- _PAGE_:
- - - - - - -
Usually the binder level ranges from about 0.5 weight percent to
about 5 weight percent based upon the weight of the refractory.
[0029] Phenolic urethane binders are described in U.S. Pat. Nos.
3,676,392, 3,485,497 and 3,409,579, which are hereby incorporated
into this disclosure by reference. These binders are based on a
three part system, one part being a phenolic resin component, the
other part being a polyisocyanate component and the third part
being a curing catalyst. The epoxy-acrylic binders cured with
sulfur dioxide in the presence of an oxidizing agent are described
in U.S. Pat. No. 4,526,219 which is hereby incorporated into this
disclosure by reference.
[0030] In order to prepare the mold components used to make the
mold assembly used to make the test casting, the no-bake process
using phenolic urethane binders has been found to be particularly
suitable. Usually, the phenolic resin component is first mixed with
the aggregate and then the polyisocyanate component is added.
Methods of distributing the binder components onto the aggregate
particles are well known to those skilled in the art. This foundry
mix is molded into the desired shape such as a mold or core, and
cured.
- - - - - - -
- _WRITTEN REQUEST_: Continue the passage on foundry binders and molds, starting after its final sentence. The items that follow this passage were drawn from a separate source.

Collected data
- - - - - - -
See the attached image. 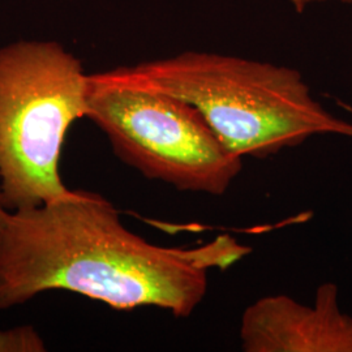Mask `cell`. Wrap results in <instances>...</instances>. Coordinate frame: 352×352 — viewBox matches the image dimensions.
<instances>
[{
	"mask_svg": "<svg viewBox=\"0 0 352 352\" xmlns=\"http://www.w3.org/2000/svg\"><path fill=\"white\" fill-rule=\"evenodd\" d=\"M227 234L196 247H164L126 228L100 193L8 215L0 232V311L52 289L71 291L118 311L155 307L187 318L201 304L209 272L251 253Z\"/></svg>",
	"mask_w": 352,
	"mask_h": 352,
	"instance_id": "1",
	"label": "cell"
},
{
	"mask_svg": "<svg viewBox=\"0 0 352 352\" xmlns=\"http://www.w3.org/2000/svg\"><path fill=\"white\" fill-rule=\"evenodd\" d=\"M90 77L187 102L218 139L243 158L265 160L317 135L352 139V123L329 113L314 98L302 74L285 65L184 51Z\"/></svg>",
	"mask_w": 352,
	"mask_h": 352,
	"instance_id": "2",
	"label": "cell"
},
{
	"mask_svg": "<svg viewBox=\"0 0 352 352\" xmlns=\"http://www.w3.org/2000/svg\"><path fill=\"white\" fill-rule=\"evenodd\" d=\"M88 77L55 41L0 47V192L10 212L72 193L59 164L68 129L87 118Z\"/></svg>",
	"mask_w": 352,
	"mask_h": 352,
	"instance_id": "3",
	"label": "cell"
},
{
	"mask_svg": "<svg viewBox=\"0 0 352 352\" xmlns=\"http://www.w3.org/2000/svg\"><path fill=\"white\" fill-rule=\"evenodd\" d=\"M89 80L87 118L113 154L149 180L180 192L225 195L243 170V157L218 139L197 109L144 89Z\"/></svg>",
	"mask_w": 352,
	"mask_h": 352,
	"instance_id": "4",
	"label": "cell"
},
{
	"mask_svg": "<svg viewBox=\"0 0 352 352\" xmlns=\"http://www.w3.org/2000/svg\"><path fill=\"white\" fill-rule=\"evenodd\" d=\"M340 289L327 282L314 307L289 295H267L248 305L240 320L245 352H352V317L340 308Z\"/></svg>",
	"mask_w": 352,
	"mask_h": 352,
	"instance_id": "5",
	"label": "cell"
},
{
	"mask_svg": "<svg viewBox=\"0 0 352 352\" xmlns=\"http://www.w3.org/2000/svg\"><path fill=\"white\" fill-rule=\"evenodd\" d=\"M46 350L45 340L32 325L0 330V352H45Z\"/></svg>",
	"mask_w": 352,
	"mask_h": 352,
	"instance_id": "6",
	"label": "cell"
},
{
	"mask_svg": "<svg viewBox=\"0 0 352 352\" xmlns=\"http://www.w3.org/2000/svg\"><path fill=\"white\" fill-rule=\"evenodd\" d=\"M10 210L6 208L4 202H3V197H1V192H0V232L1 230L6 226L7 223V219H8V215H10Z\"/></svg>",
	"mask_w": 352,
	"mask_h": 352,
	"instance_id": "7",
	"label": "cell"
},
{
	"mask_svg": "<svg viewBox=\"0 0 352 352\" xmlns=\"http://www.w3.org/2000/svg\"><path fill=\"white\" fill-rule=\"evenodd\" d=\"M320 1H327V0H300V4H302V11L305 10V7H308L309 4L312 3H320ZM342 3H352V0H340Z\"/></svg>",
	"mask_w": 352,
	"mask_h": 352,
	"instance_id": "8",
	"label": "cell"
},
{
	"mask_svg": "<svg viewBox=\"0 0 352 352\" xmlns=\"http://www.w3.org/2000/svg\"><path fill=\"white\" fill-rule=\"evenodd\" d=\"M289 3L292 4V7L295 8L296 12H302V4H300V0H289Z\"/></svg>",
	"mask_w": 352,
	"mask_h": 352,
	"instance_id": "9",
	"label": "cell"
}]
</instances>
- - - - - - -
- _WRITTEN ANSWER_:
[0031] Curing by the no-bake process takes place by mixing a liquid
amine curing catalyst into the foundry mix, shaping it by
compacting it into a pattern, and allowing it to cure, typically at
ambient temperature without the addition of heat, as described in
U.S. Pat. No. 3,676,392, which is hereby incorporated into this
disclosure by reference. The preferred liquid curing catalyst is a
tertiary amine and the preferred no-bake curing process is
described in U.S. Pat. No. 3,485,797 which is hereby incorporated
by reference into this disclosure. Specific examples of such liquid
curing catalysts include 4-alkyl pyridines wherein the alkyl group
has from one to four carbon atoms, isoquinoline, arylpyridines such
as phenyl pyridine, pyridine, acridine, 2-methoxypyridine,
pyridazine, 3-chloro pyridine, quinoline, N-methyl imidazole,
N-ethyl imidazole, N-vinyl imidazole, 4,4'-dipyridine,
4-phenylpropylpyridine, 1-methylbenzimidazole, and
1,4-thiazine.
[0032] Curing the mold by the cold-box process takes place by
blowing or ramming a foundry mix into a pattern and contacting the
mold with a vaporous or gaseous catalyst. Various vapor or
vapor/gas mixtures or gases such as tertiary amines, carbon
dioxide, methyl formate, and sulfur dioxide can be used depending
on the chemical binder chosen. Those skilled in the art will know
which gaseous curing agent is appropriate for the binder used. For
example, an amine vapor or amine vapor diluted with an inert gas
such as nitrogen is used with phenolic-urethane cold-box binders.
Examples for suitable amines include trimethyl amine, dimethylethyl
amine, triethyl amine, dimethylpropyl amine and dimethyl-iso-propyl
amine.
[0033] Sulfur dioxide or sulfur dioxide diluted with an inert gas
such as nitrogen (in conjunction with an oxidizing agent contained
in the binder) is used with epoxy-acrylic binders. See U.S. Pat.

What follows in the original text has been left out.